------ Task material ------

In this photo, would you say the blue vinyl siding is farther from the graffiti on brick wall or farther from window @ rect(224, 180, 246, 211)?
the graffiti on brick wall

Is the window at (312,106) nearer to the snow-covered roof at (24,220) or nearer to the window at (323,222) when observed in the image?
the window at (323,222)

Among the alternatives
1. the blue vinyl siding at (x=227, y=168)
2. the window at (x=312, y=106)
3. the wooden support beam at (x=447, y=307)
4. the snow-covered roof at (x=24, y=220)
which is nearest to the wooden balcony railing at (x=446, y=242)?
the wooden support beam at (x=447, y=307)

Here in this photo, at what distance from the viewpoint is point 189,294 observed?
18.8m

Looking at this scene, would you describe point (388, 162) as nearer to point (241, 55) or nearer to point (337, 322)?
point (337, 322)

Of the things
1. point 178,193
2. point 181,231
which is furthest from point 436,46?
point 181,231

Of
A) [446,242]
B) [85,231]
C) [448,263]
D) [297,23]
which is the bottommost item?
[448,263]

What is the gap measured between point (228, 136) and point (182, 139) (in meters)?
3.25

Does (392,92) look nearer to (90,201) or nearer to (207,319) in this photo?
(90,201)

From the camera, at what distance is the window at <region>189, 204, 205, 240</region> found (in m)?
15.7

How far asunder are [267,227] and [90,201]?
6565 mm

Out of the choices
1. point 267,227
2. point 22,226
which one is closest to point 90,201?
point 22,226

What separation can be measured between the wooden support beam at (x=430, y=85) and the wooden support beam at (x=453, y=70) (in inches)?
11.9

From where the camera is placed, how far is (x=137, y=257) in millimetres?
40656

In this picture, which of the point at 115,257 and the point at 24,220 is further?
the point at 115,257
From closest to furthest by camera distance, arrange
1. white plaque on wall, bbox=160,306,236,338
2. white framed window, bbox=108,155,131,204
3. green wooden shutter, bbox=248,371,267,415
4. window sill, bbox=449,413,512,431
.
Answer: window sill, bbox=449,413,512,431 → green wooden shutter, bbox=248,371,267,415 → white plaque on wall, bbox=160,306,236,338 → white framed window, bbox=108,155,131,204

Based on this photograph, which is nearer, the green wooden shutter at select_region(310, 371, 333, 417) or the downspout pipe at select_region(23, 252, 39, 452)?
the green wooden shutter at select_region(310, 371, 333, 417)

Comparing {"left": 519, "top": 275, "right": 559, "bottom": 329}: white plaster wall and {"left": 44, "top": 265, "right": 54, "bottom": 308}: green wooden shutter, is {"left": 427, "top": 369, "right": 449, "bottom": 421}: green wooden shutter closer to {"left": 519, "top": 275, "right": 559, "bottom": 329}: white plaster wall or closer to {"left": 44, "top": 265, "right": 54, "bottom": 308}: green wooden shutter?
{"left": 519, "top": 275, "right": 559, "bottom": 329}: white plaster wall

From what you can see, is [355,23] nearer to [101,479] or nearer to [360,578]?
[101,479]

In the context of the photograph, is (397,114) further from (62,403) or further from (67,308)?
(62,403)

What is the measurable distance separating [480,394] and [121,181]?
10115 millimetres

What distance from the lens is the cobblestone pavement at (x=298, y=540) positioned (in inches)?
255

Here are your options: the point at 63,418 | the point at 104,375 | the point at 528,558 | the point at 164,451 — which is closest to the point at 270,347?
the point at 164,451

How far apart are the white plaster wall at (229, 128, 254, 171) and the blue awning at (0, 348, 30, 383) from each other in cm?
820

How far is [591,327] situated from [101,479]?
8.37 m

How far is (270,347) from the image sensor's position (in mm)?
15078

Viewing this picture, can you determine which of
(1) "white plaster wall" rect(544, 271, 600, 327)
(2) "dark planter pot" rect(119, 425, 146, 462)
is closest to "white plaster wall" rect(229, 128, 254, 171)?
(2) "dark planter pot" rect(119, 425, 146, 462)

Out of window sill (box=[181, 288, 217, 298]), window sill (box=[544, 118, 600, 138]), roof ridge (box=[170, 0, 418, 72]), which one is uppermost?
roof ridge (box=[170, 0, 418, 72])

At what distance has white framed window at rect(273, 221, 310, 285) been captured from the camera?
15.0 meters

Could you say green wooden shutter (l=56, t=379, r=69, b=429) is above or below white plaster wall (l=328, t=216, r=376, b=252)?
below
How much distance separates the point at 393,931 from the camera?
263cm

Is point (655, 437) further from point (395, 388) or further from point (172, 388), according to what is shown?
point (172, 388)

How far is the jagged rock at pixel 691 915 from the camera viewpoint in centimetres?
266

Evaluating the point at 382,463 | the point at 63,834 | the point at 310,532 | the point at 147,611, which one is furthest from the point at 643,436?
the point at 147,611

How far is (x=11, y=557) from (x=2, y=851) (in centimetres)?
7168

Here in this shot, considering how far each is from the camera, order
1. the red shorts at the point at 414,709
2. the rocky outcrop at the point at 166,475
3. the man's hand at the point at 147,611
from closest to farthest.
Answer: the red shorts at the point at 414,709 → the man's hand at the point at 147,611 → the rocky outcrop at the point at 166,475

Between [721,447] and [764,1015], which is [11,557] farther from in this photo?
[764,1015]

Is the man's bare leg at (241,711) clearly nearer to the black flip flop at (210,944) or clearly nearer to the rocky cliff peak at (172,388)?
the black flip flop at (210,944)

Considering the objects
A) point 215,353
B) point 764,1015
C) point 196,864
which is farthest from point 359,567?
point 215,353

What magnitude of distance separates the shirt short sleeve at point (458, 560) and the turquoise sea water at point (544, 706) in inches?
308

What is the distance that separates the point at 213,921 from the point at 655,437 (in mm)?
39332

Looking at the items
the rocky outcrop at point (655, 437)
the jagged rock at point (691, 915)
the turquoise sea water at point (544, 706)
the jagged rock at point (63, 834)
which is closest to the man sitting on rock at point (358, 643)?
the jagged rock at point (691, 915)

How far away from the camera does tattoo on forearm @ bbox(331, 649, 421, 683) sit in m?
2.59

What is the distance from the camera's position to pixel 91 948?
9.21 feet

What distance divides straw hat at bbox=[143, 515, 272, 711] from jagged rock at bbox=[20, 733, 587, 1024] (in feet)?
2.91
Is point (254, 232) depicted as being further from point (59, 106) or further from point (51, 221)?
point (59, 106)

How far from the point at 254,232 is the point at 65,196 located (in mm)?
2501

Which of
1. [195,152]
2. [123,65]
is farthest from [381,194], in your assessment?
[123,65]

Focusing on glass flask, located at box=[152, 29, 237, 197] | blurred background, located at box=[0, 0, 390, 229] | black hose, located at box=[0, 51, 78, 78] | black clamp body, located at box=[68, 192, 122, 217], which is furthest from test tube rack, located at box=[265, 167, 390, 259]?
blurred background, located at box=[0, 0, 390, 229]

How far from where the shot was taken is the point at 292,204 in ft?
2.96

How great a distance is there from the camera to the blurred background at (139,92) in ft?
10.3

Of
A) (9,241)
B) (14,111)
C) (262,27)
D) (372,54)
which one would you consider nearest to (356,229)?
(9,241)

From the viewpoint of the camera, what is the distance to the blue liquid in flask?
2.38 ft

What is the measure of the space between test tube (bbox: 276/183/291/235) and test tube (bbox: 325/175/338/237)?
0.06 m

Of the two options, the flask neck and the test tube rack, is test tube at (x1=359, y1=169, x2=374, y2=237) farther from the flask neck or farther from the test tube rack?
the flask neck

------

» **Objective**
Reproduce the material exactly, with every line intact.

» **Task output**
In this photo, would you say the blue vinyl siding is farther from the graffiti on brick wall or farther from window @ rect(224, 180, 246, 211)?
the graffiti on brick wall

Is the window at (312,106) nearer to the snow-covered roof at (24,220) or nearer to the window at (323,222) when observed in the image?
the window at (323,222)

Among the alternatives
1. the blue vinyl siding at (x=227, y=168)
2. the window at (x=312, y=106)
3. the wooden support beam at (x=447, y=307)
4. the snow-covered roof at (x=24, y=220)
which is nearest to the wooden balcony railing at (x=446, y=242)?
the wooden support beam at (x=447, y=307)

Here in this photo, at what distance from the viewpoint is point 189,294 observed?
18.8m

Looking at this scene, would you describe point (388, 162) as nearer to point (241, 55) or nearer to point (337, 322)?
point (337, 322)

Of the things
1. point 178,193
2. point 181,231
which is furthest from point 436,46?
point 181,231

Of
A) [446,242]
B) [85,231]
C) [448,263]
D) [297,23]
which is the bottommost item?
[448,263]

What is the gap measured between point (228, 136) and point (182, 139) (in meters)?
3.25

Does (392,92) look nearer to (90,201) or nearer to (207,319) in this photo?
(90,201)

From the camera, at what distance is the window at <region>189, 204, 205, 240</region> found (in m)?
15.7

How far asunder are [267,227] and [90,201]?
6565 mm

Out of the choices
1. point 267,227
2. point 22,226
which one is closest to point 90,201?
point 22,226

What separation can be measured between the wooden support beam at (x=430, y=85) and the wooden support beam at (x=453, y=70) (in inches)?
11.9

From where the camera is placed, how far is (x=137, y=257) in millimetres?
40656

In this picture, which of the point at 115,257 and the point at 24,220 is further?
the point at 115,257
From closest to furthest by camera distance, arrange
1. white plaque on wall, bbox=160,306,236,338
2. white framed window, bbox=108,155,131,204
3. green wooden shutter, bbox=248,371,267,415
4. window sill, bbox=449,413,512,431
.
Answer: window sill, bbox=449,413,512,431 → green wooden shutter, bbox=248,371,267,415 → white plaque on wall, bbox=160,306,236,338 → white framed window, bbox=108,155,131,204

Based on this photograph, which is nearer, the green wooden shutter at select_region(310, 371, 333, 417) or the downspout pipe at select_region(23, 252, 39, 452)?
the green wooden shutter at select_region(310, 371, 333, 417)

Comparing {"left": 519, "top": 275, "right": 559, "bottom": 329}: white plaster wall and {"left": 44, "top": 265, "right": 54, "bottom": 308}: green wooden shutter, is {"left": 427, "top": 369, "right": 449, "bottom": 421}: green wooden shutter closer to {"left": 519, "top": 275, "right": 559, "bottom": 329}: white plaster wall or closer to {"left": 44, "top": 265, "right": 54, "bottom": 308}: green wooden shutter?
{"left": 519, "top": 275, "right": 559, "bottom": 329}: white plaster wall

From what you can see, is [355,23] nearer to [101,479] or nearer to [360,578]?
[101,479]

In the context of the photograph, is (397,114) further from (62,403) or further from (67,308)?
(62,403)

What is the measurable distance separating [480,394] and [121,181]?
10115 millimetres

What distance from the lens is the cobblestone pavement at (x=298, y=540) positioned (in inches)?
255

Here are your options: the point at 63,418 | the point at 104,375 | the point at 528,558 | the point at 164,451 — which is closest to the point at 270,347?
the point at 164,451

How far apart are the white plaster wall at (229, 128, 254, 171) and the blue awning at (0, 348, 30, 383) from each other in cm?
820

How far is [591,327] situated from [101,479]?
8.37 m

How far is (270,347) from the image sensor's position (in mm)?
15078

Viewing this picture, can you determine which of
(1) "white plaster wall" rect(544, 271, 600, 327)
(2) "dark planter pot" rect(119, 425, 146, 462)
is closest to "white plaster wall" rect(229, 128, 254, 171)?
(2) "dark planter pot" rect(119, 425, 146, 462)

Out of window sill (box=[181, 288, 217, 298]), window sill (box=[544, 118, 600, 138]), roof ridge (box=[170, 0, 418, 72]), which one is uppermost?
roof ridge (box=[170, 0, 418, 72])

At what distance has white framed window at rect(273, 221, 310, 285) been captured from the camera?
15.0 meters

Could you say green wooden shutter (l=56, t=379, r=69, b=429) is above or below white plaster wall (l=328, t=216, r=376, b=252)?
below
How much distance separates the point at 393,931 from the camera?
263cm

Is point (655, 437) further from point (395, 388) or further from point (172, 388), according to what is shown?
point (172, 388)

How far is the jagged rock at pixel 691 915 from the camera viewpoint in centimetres?
266

Evaluating the point at 382,463 | the point at 63,834 | the point at 310,532 | the point at 147,611, which one is furthest from the point at 643,436?
the point at 147,611

How far is (x=11, y=557) from (x=2, y=851) (in centimetres)?
7168

Here in this shot, considering how far each is from the camera, order
1. the red shorts at the point at 414,709
2. the rocky outcrop at the point at 166,475
3. the man's hand at the point at 147,611
from closest to farthest.
Answer: the red shorts at the point at 414,709 → the man's hand at the point at 147,611 → the rocky outcrop at the point at 166,475

Between [721,447] and [764,1015], which is [11,557] farther from in this photo?
[764,1015]

Is the man's bare leg at (241,711) clearly nearer to the black flip flop at (210,944) or clearly nearer to the rocky cliff peak at (172,388)?
the black flip flop at (210,944)

Considering the objects
A) point 215,353
B) point 764,1015
C) point 196,864
which is farthest from point 359,567?
point 215,353

What magnitude of distance separates the shirt short sleeve at point (458, 560) and the turquoise sea water at point (544, 706) in inches?
308

What is the distance that separates the point at 213,921 from the point at 655,437 (in mm)?
39332

Looking at the items
the rocky outcrop at point (655, 437)
the jagged rock at point (691, 915)
the turquoise sea water at point (544, 706)
the jagged rock at point (63, 834)
which is closest to the man sitting on rock at point (358, 643)?
the jagged rock at point (691, 915)

How far away from the camera does tattoo on forearm @ bbox(331, 649, 421, 683) sit in m?
2.59

What is the distance from the camera's position to pixel 91 948?
9.21 feet

What distance divides straw hat at bbox=[143, 515, 272, 711] from jagged rock at bbox=[20, 733, 587, 1024] (in feet)?
2.91
Is point (254, 232) depicted as being further from point (59, 106) or further from point (51, 221)?
point (59, 106)

How far from the point at 254,232 is the point at 65,196 located (in mm)?
2501

Which of
1. [195,152]
2. [123,65]
is farthest from [381,194], in your assessment?
[123,65]

Focusing on glass flask, located at box=[152, 29, 237, 197] | blurred background, located at box=[0, 0, 390, 229] | black hose, located at box=[0, 51, 78, 78] | black clamp body, located at box=[68, 192, 122, 217], which is furthest from test tube rack, located at box=[265, 167, 390, 259]?
blurred background, located at box=[0, 0, 390, 229]

How far from where the shot was taken is the point at 292,204 in ft?
2.96

How great a distance is there from the camera to the blurred background at (139,92) in ft?
10.3

Of
A) (9,241)
B) (14,111)
C) (262,27)
D) (372,54)
which one would you consider nearest to (356,229)?
(9,241)

From the viewpoint of the camera, what is the distance to the blue liquid in flask?
2.38 ft

What is the measure of the space between test tube (bbox: 276/183/291/235) and test tube (bbox: 325/175/338/237)?
0.06 m

Of the two options, the flask neck and the test tube rack, is test tube at (x1=359, y1=169, x2=374, y2=237) farther from the flask neck or farther from the test tube rack?
the flask neck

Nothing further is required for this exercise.